***** DATA *****
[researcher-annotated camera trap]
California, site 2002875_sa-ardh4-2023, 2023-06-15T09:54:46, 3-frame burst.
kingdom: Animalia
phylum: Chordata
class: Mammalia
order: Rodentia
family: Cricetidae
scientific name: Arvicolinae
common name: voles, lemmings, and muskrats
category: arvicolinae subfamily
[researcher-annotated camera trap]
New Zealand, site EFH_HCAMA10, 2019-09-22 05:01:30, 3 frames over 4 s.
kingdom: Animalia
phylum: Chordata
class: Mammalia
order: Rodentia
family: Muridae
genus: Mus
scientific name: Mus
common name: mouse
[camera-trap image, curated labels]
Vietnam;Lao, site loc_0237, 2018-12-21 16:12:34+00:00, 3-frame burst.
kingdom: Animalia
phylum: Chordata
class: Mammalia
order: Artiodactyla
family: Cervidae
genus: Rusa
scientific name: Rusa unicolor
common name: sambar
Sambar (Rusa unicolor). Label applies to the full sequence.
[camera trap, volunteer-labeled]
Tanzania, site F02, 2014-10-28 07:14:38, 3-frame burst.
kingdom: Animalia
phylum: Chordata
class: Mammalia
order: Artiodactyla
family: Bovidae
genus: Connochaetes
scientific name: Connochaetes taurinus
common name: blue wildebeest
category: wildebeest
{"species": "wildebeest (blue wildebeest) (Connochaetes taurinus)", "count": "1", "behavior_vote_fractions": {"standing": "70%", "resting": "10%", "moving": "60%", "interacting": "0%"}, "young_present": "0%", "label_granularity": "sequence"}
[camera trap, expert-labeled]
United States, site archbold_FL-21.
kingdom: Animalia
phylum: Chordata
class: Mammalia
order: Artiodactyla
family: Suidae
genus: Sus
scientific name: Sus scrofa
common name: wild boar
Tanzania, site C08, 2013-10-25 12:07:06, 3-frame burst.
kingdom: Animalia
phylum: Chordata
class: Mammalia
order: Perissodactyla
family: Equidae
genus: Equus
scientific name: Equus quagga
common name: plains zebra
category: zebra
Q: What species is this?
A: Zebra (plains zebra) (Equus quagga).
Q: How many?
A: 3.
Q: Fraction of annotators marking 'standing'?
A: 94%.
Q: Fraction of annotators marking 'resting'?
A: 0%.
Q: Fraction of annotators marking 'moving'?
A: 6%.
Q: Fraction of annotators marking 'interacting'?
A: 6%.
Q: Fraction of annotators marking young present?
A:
*****
EXERCISE INSTRUCTIONS:
Every entry is to be restated word for word.

TASK RESULT:
[researcher-annotated camera trap]
California, site 2002875_sa-ardh4-2023, 2023-06-15T09:54:46, 3-frame burst.
kingdom: Animalia
phylum: Chordata
class: Mammalia
order: Rodentia
family: Cricetidae
scientific name: Arvicolinae
common name: voles, lemmings, and muskrats
category: arvicolinae subfamily
[researcher-annotated camera trap]
New Zealand, site EFH_HCAMA10, 2019-09-22 05:01:30, 3 frames over 4 s.
kingdom: Animalia
phylum: Chordata
class: Mammalia
order: Rodentia
family: Muridae
genus: Mus
scientific name: Mus
common name: mouse
[camera-trap image, curated labels]
Vietnam;Lao, site loc_0237, 2018-12-21 16:12:34+00:00, 3-frame burst.
kingdom: Animalia
phylum: Chordata
class: Mammalia
order: Artiodactyla
family: Cervidae
genus: Rusa
scientific name: Rusa unicolor
common name: sambar
Sambar (Rusa unicolor). Label applies to the full sequence.
[camera trap, volunteer-labeled]
Tanzania, site F02, 2014-10-28 07:14:38, 3-frame burst.
kingdom: Animalia
phylum: Chordata
class: Mammalia
order: Artiodactyla
family: Bovidae
genus: Connochaetes
scientific name: Connochaetes taurinus
common name: blue wildebeest
category: wildebeest
{"species": "wildebeest (blue wildebeest) (Connochaetes taurinus)", "count": "1", "behavior_vote_fractions": {"standing": "70%", "resting": "10%", "moving": "60%", "interacting": "0%"}, "young_present": "0%", "label_granularity": "sequence"}
[camera trap, expert-labeled]
United States, site archbold_FL-21.
kingdom: Animalia
phylum: Chordata
class: Mammalia
order: Artiodactyla
family: Suidae
genus: Sus
scientific name: Sus scrofa
common name: wild boar
Tanzania, site C08, 2013-10-25 12:07:06, 3-frame burst.
kingdom: Animalia
phylum: Chordata
class: Mammalia
order: Perissodactyla
family: Equidae
genus: Equus
scientific name: Equus quagga
common name: plains zebra
category: zebra
Q: What species is this?
A: Zebra (plains zebra) (Equus quagga).
Q: How many?
A: 3.
Q: Fraction of annotators marking 'standing'?
A: 94%.
Q: Fraction of annotators marking 'resting'?
A: 0%.
Q: Fraction of annotators marking 'moving'?
A: 6%.
Q: Fraction of annotators marking 'interacting'?
A: 6%.
Q: Fraction of annotators marking young present?
A:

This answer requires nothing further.